Could you copy, word for word, the part of the court opinion below starting at "The trial court" and ending at "appealed the judgment."?

(READING TEXT):

--- START ---

We augmented the appellate record to include the consolidated memorandum of points and authorities in opposition to the summary judgment motions, separate statement of disputed and undisputed facts, and declarations of Alan Kapilow, Steven Helfand, Marcus Daniel Merchasin, and Stephen Losh, all filed by Kapilow on December 3, 2007. (Cal. Rules of Court, rule 8.155(a)(1).)
The trial court stated in a minute order dated February 5, 2008, that Via de la Paz, as the principal, was the intended recipient of the alleged misrepresentations and that Kapilow, as the agent through whom the alleged misrepresentations were made, had no standing to sue the moving parties for fraud or negligent misrepresentation. Citing Roberts v. Salot (1958) 166 Cal.App.2d 294, the court stated, “where a purported misrepresentation is made through a communication to an agent acting within the course and scope of his agency, any resulting cause of action for fraud is held by the principal, not the agent.” The court stated further that the cross complaint did not adequately allege a tort committed by the moving parties against Kapilow. The court awarded summary judgment in favor of Clarendon, Empire, American Commercial Management, and Shaw. Kapilow timely appealed the judgment.
CONTENTIONS
Kapilow contends (1) he suffered an injury as a result of the alleged misrepresentations, so he has a beneficial interest in the controversy and has standing to sue Clarendon, Empire, American Commercial Management, and Shaw; and (2) the parties moving for summary judgment failed to show that he cannot establish an essential element of his counts for fraud and negligent misrepresentation.

--- END ---

(SUPPLIED MATERIAL):
--- START ---

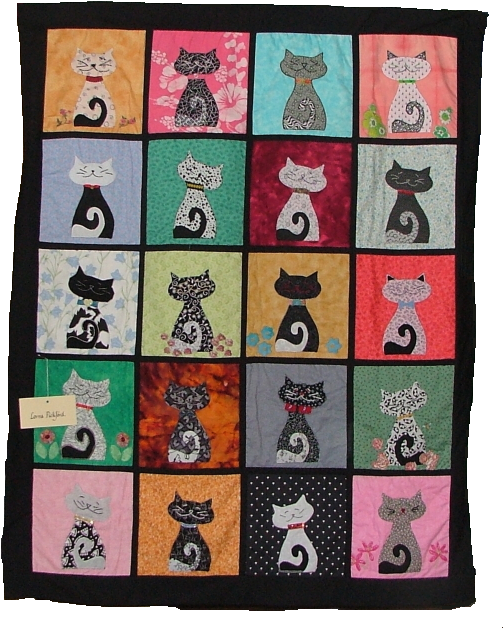 Curly Cat Tails Quilt - Patchwork (516x650), Png Download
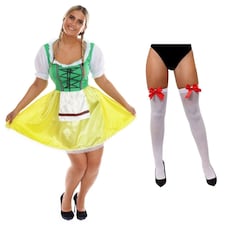Green & Yellow Bavarian Dress with Bow Stockings | Green | S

--- END ---

(COMPLETED EXERCISE):
The trial court stated in a minute order dated February 5, 2008, that Via de la Paz, as the principal, was the intended recipient of the alleged misrepresentations and that Kapilow, as the agent through whom the alleged misrepresentations were made, had no standing to sue the moving parties for fraud or negligent misrepresentation. Citing Roberts v. Salot (1958) 166 Cal.App.2d 294, the court stated, “where a purported misrepresentation is made through a communication to an agent acting within the course and scope of his agency, any resulting cause of action for fraud is held by the principal, not the agent.” The court stated further that the cross complaint did not adequately allege a tort committed by the moving parties against Kapilow. The court awarded summary judgment in favor of Clarendon, Empire, American Commercial Management, and Shaw. Kapilow timely appealed the judgment.